Mentre cerco di carpire inutilmente qualche parola in urdu arriva la cena, nelle proporzioni che ricordavo quando andavo a Rio Saliceto a casa di Ahmad. Durante il pasto si apre qualche parentesi in inglese, per chiedermi che cosa penso del piattp di tagliatelle con pollo olive e formaggio fuso. Sono una versione pakistaneggiante della pasta, ma considerando che gli ingredienti italiani non sono disponibili mi sembra ben fatta. Oltre alla pasta c’è una cospicua montagna di riso a chicchi lunghissimi e del pollo in salsa cinese. Anche questa pietanza cinese ha un tocco pakistano dovuto alle spezie, non pretendono di cucinare pasta italiana e cibo cinese, piuttosto rielaborano. Il cibo è troppo per loro, quindi io continuo a riempire il piatto fino ad esaurimento scorte. Negli scorsi venti giorni di traversata dell’India contavo di trovare una marea di cibo in Pakistan, perciò ora posso soddisfare la mia fame atavica. (Fame: nome comune di cosa femminile singolare; atavica: aggettivo qualificativo di grado semplice. Ringrazio il professor Andrea Chesi per questa espressione intramontabile che popolava i suoi dettati per l’analisi grammaticale.)

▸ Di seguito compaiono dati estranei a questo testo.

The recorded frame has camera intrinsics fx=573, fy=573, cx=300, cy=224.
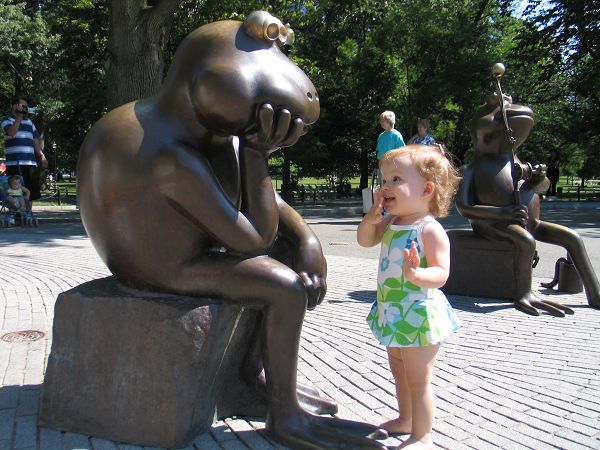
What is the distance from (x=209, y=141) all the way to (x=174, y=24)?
1434 cm

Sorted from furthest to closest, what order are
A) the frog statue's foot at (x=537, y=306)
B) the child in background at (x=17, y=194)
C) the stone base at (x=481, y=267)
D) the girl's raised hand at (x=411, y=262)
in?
the child in background at (x=17, y=194), the stone base at (x=481, y=267), the frog statue's foot at (x=537, y=306), the girl's raised hand at (x=411, y=262)

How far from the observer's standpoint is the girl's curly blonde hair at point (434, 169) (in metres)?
2.44

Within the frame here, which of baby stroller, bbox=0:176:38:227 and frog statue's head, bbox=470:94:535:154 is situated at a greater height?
frog statue's head, bbox=470:94:535:154

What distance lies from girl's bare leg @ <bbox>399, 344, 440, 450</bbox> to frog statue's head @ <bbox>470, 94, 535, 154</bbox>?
3.43 metres

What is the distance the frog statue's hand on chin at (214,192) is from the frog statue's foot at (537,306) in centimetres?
319

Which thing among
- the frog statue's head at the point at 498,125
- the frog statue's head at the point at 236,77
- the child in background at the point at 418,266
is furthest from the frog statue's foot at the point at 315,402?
the frog statue's head at the point at 498,125

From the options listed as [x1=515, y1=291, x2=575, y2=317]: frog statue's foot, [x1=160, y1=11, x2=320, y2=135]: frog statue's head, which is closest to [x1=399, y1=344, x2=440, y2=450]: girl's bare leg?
[x1=160, y1=11, x2=320, y2=135]: frog statue's head

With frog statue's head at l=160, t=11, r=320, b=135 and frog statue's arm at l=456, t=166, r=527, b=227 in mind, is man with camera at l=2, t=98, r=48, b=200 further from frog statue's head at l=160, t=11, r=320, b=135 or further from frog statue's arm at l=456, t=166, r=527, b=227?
frog statue's head at l=160, t=11, r=320, b=135

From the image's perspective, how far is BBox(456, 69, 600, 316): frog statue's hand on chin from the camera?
5309 millimetres

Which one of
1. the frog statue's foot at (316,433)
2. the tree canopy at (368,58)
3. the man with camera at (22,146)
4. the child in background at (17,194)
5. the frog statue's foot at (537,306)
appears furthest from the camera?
the tree canopy at (368,58)

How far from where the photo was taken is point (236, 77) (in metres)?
2.28

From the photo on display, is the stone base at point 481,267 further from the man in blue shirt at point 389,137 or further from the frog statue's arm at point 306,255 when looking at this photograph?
the frog statue's arm at point 306,255

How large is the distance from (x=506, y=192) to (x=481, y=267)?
842mm

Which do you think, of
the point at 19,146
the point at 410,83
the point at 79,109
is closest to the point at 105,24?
the point at 79,109
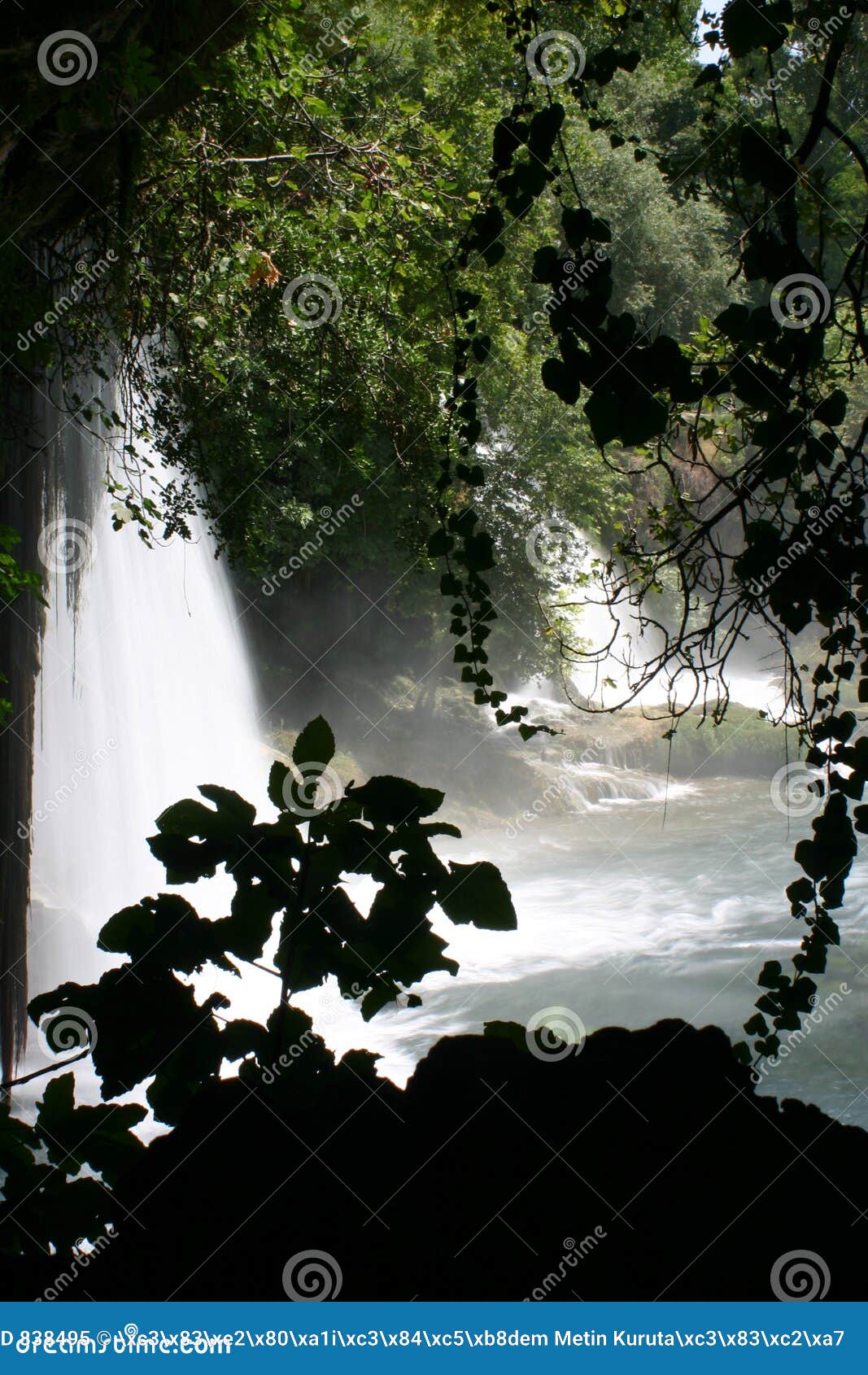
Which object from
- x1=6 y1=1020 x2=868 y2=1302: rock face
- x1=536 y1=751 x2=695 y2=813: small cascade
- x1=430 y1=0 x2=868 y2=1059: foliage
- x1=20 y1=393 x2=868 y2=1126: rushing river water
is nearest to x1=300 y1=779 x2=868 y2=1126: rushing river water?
x1=20 y1=393 x2=868 y2=1126: rushing river water

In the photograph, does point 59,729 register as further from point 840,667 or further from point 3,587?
point 840,667

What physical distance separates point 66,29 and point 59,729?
5.53 meters

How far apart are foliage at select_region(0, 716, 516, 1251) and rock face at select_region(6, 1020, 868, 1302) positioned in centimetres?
6

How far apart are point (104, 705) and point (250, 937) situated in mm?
7726

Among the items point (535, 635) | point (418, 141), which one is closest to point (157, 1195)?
point (418, 141)

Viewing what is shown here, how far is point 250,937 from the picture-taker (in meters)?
1.05

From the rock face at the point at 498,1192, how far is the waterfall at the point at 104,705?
185 inches

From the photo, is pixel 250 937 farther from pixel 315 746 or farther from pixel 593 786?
pixel 593 786

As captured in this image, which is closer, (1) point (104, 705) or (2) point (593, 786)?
(1) point (104, 705)

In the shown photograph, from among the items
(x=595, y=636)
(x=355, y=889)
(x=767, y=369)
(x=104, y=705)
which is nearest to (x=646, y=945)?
(x=355, y=889)

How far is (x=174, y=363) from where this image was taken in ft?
19.0

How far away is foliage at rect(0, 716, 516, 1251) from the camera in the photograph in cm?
107

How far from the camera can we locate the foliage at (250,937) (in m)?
1.07

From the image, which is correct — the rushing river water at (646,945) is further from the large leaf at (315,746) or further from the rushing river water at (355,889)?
the large leaf at (315,746)
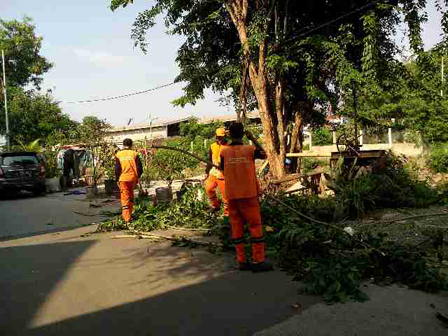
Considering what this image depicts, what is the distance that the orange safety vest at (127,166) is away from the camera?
9.09 m

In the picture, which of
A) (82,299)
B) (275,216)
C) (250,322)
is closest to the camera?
(250,322)

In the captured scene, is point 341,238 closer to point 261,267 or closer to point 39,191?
point 261,267

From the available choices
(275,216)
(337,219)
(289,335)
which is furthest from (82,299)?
(337,219)

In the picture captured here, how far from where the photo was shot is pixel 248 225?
5.46 metres

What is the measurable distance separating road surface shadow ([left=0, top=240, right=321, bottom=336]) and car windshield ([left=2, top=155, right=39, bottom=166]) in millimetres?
11245

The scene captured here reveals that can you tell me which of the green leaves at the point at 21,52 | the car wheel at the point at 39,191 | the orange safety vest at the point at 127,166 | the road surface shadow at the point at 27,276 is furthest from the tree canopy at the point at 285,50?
the green leaves at the point at 21,52

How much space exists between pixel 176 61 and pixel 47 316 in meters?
13.8

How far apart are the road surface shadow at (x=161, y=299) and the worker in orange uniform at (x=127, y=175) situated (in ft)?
8.28

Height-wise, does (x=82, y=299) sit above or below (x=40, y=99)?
below

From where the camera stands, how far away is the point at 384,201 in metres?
9.25

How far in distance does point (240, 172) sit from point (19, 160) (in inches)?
547

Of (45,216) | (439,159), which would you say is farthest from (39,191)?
(439,159)

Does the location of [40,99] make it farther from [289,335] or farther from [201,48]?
[289,335]

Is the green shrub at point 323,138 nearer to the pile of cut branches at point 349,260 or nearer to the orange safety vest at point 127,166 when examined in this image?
the orange safety vest at point 127,166
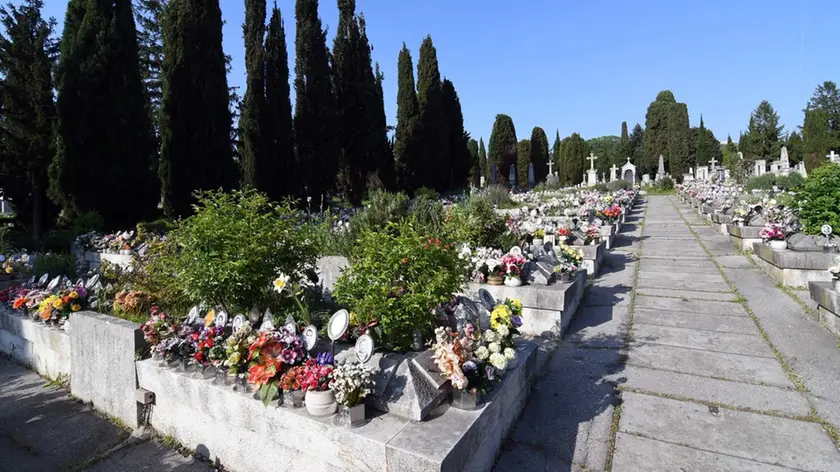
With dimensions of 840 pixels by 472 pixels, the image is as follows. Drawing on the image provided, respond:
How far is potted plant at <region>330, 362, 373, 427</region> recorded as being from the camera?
1958mm

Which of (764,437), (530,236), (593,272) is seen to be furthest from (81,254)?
(764,437)

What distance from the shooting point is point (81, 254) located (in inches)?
353

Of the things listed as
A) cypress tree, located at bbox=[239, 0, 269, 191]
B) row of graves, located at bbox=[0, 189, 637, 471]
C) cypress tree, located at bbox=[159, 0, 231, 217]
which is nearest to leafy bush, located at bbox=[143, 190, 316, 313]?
row of graves, located at bbox=[0, 189, 637, 471]

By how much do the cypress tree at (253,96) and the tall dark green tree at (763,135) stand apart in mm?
40245

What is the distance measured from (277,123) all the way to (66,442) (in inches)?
540

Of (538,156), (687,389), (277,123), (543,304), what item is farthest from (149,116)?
(538,156)

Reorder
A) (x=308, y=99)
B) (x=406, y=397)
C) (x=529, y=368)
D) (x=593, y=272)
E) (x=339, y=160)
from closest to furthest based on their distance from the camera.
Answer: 1. (x=406, y=397)
2. (x=529, y=368)
3. (x=593, y=272)
4. (x=308, y=99)
5. (x=339, y=160)

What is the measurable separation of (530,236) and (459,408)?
14.8 feet

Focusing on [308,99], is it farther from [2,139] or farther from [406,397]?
[406,397]

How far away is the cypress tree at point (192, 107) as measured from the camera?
1245 cm

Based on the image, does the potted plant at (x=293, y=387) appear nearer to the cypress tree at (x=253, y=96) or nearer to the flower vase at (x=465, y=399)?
the flower vase at (x=465, y=399)

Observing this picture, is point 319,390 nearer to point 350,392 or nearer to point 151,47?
point 350,392

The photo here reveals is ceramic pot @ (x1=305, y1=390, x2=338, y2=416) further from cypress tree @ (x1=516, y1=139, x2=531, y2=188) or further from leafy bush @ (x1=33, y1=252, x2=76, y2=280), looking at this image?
cypress tree @ (x1=516, y1=139, x2=531, y2=188)

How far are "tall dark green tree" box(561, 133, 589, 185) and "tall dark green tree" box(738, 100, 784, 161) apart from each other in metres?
13.4
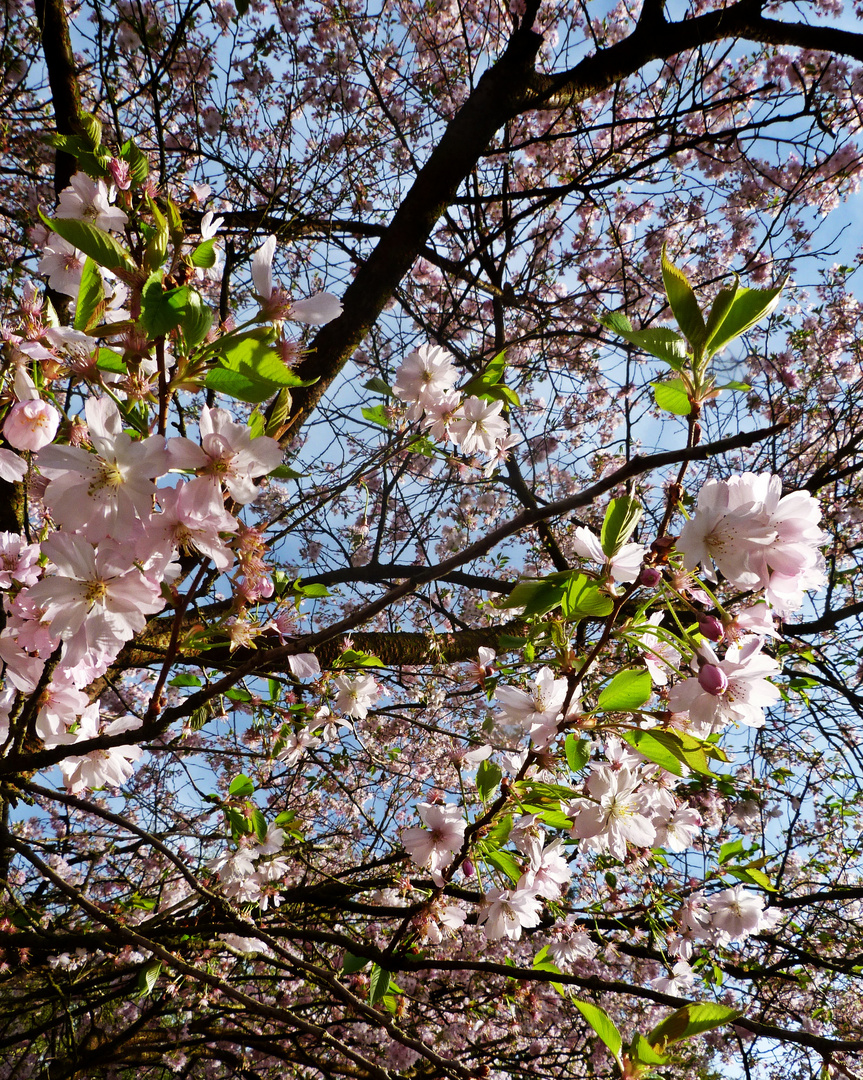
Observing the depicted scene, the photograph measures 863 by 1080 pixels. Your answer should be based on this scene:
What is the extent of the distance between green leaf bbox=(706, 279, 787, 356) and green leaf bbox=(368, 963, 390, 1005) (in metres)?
1.37

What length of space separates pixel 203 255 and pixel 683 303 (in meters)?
0.57

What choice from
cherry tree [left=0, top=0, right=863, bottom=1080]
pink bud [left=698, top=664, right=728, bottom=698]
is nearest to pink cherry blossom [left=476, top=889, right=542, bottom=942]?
cherry tree [left=0, top=0, right=863, bottom=1080]

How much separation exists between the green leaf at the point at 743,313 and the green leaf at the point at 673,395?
50mm

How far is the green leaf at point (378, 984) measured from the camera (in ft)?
4.33

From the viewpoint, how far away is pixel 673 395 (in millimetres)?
781

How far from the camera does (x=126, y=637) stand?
88cm

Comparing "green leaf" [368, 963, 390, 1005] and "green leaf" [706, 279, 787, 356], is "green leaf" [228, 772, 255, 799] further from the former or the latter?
"green leaf" [706, 279, 787, 356]

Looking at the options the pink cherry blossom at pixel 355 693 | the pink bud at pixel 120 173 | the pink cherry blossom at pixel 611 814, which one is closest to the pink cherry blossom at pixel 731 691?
the pink cherry blossom at pixel 611 814

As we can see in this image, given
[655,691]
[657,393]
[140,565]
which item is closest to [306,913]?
[655,691]

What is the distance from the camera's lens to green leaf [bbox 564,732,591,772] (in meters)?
0.91

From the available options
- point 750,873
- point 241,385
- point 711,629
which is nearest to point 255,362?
point 241,385

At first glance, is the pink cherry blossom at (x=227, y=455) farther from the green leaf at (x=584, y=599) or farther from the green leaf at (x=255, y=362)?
the green leaf at (x=584, y=599)

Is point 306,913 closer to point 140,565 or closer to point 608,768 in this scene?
point 608,768

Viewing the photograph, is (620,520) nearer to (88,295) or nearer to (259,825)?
(88,295)
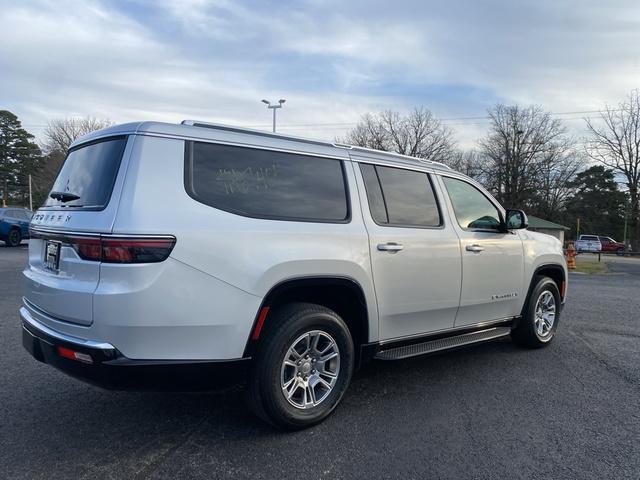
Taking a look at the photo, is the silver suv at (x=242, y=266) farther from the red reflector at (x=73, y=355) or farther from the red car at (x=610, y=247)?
the red car at (x=610, y=247)

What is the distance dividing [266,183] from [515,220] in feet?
9.46

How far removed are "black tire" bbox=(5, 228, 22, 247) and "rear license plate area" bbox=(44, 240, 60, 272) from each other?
19.1 meters

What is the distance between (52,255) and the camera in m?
3.15

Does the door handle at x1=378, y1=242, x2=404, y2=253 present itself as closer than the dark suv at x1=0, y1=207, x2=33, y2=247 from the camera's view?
Yes

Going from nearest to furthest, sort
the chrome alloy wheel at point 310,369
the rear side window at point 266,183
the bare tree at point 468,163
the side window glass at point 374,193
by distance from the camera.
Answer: the rear side window at point 266,183 < the chrome alloy wheel at point 310,369 < the side window glass at point 374,193 < the bare tree at point 468,163

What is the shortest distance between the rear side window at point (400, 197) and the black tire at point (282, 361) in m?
0.96

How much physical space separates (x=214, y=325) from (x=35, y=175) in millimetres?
71415

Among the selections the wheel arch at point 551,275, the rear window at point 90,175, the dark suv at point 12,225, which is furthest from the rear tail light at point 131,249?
the dark suv at point 12,225

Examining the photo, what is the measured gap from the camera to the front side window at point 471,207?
183 inches

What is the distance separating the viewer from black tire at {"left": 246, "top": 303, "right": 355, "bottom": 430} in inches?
122

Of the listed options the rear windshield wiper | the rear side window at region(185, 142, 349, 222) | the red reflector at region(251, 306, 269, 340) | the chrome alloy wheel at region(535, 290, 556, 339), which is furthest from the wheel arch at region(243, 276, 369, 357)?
the chrome alloy wheel at region(535, 290, 556, 339)

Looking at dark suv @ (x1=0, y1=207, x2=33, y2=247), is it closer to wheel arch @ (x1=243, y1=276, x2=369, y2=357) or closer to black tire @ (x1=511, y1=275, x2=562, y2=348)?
wheel arch @ (x1=243, y1=276, x2=369, y2=357)

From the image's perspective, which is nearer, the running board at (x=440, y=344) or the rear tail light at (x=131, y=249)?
the rear tail light at (x=131, y=249)

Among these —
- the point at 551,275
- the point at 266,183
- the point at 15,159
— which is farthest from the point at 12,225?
the point at 15,159
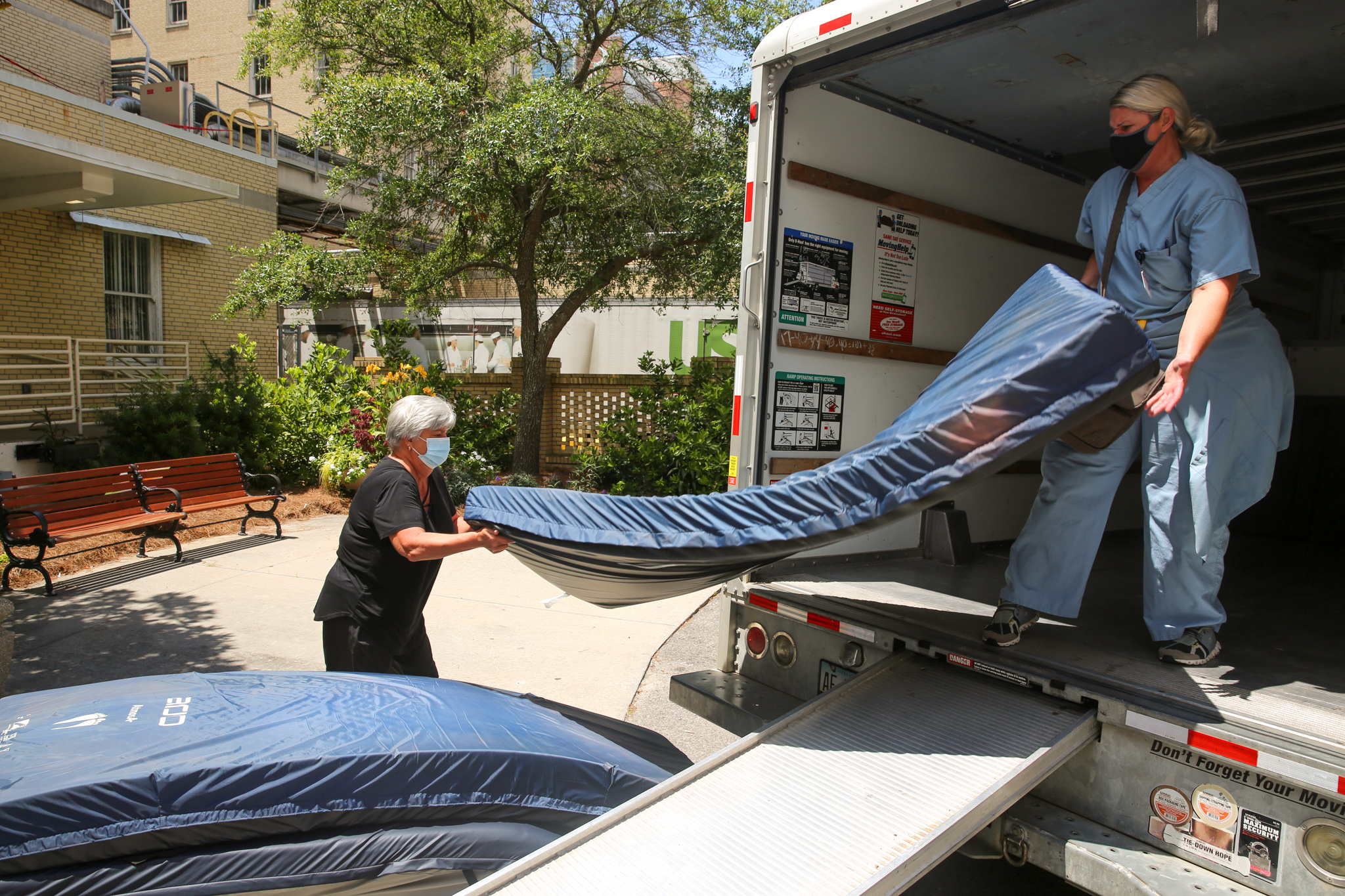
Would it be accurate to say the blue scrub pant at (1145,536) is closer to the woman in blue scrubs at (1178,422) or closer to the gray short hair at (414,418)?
the woman in blue scrubs at (1178,422)

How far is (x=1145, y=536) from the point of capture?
2.76 m

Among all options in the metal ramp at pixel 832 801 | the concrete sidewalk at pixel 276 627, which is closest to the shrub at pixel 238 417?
the concrete sidewalk at pixel 276 627

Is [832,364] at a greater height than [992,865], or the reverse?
[832,364]

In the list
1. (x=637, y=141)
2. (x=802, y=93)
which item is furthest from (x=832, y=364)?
(x=637, y=141)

Mentre faccio onore al riso e al pollo, Tasleem mi spiega che sta dedicando tutte le energie alla cura di questo albergo, per fare soldi e convertirsi al settore del commercio immobiliare, che causa decisamente meno grattacapi rispetto alla gestione di un albergo. Il suo passatempo è studiare per questo prossimo lavoro, ne è stato assorbito. Dopo questo si torna all’urdu.
Ormai è mezzanotte, perciò è il momento giusto per non andare a letto e tornare al bar di ieri, dove stasera sarà presente un giudice che oltre ad avere un notevole benessere ha anche una pronuncia inglese notevolmente buffa. Facendosi grasse risate, mi chiedono di provare a farlo parlare in inglese. Non è facile, anzi è quasi impossibile, ma ad animare la serata c’è un uomo che lavora alla pizzeria qui accanto, sui quarantacinque anni. Parla con disinvoltura un inglese un po’ sgangherato, ma si impegna così tanto che quasi non vi faccio caso. Come molti, ha solo bisogno di rispolverare il vocabolario.
Mentre sorseggiamo il tè di rito, arriva un camion addobbato come un albero di Natale, che si ingarbuglia nella giungla di fili del telefono che incombe sulla strada. Dopo mezz’ora qualcuno porta una lunga canna di bambù per sollevare i cavi e fare retromarcia senza fare un disastro. Il pizzaiolo accanto a me dirige le manovre urlando avvertimenti all’autista in manovra.
Verso le 2:30 qualcuno decide che è ora di andare e diciamo di nuovo arrivederci alla piazza, a domani.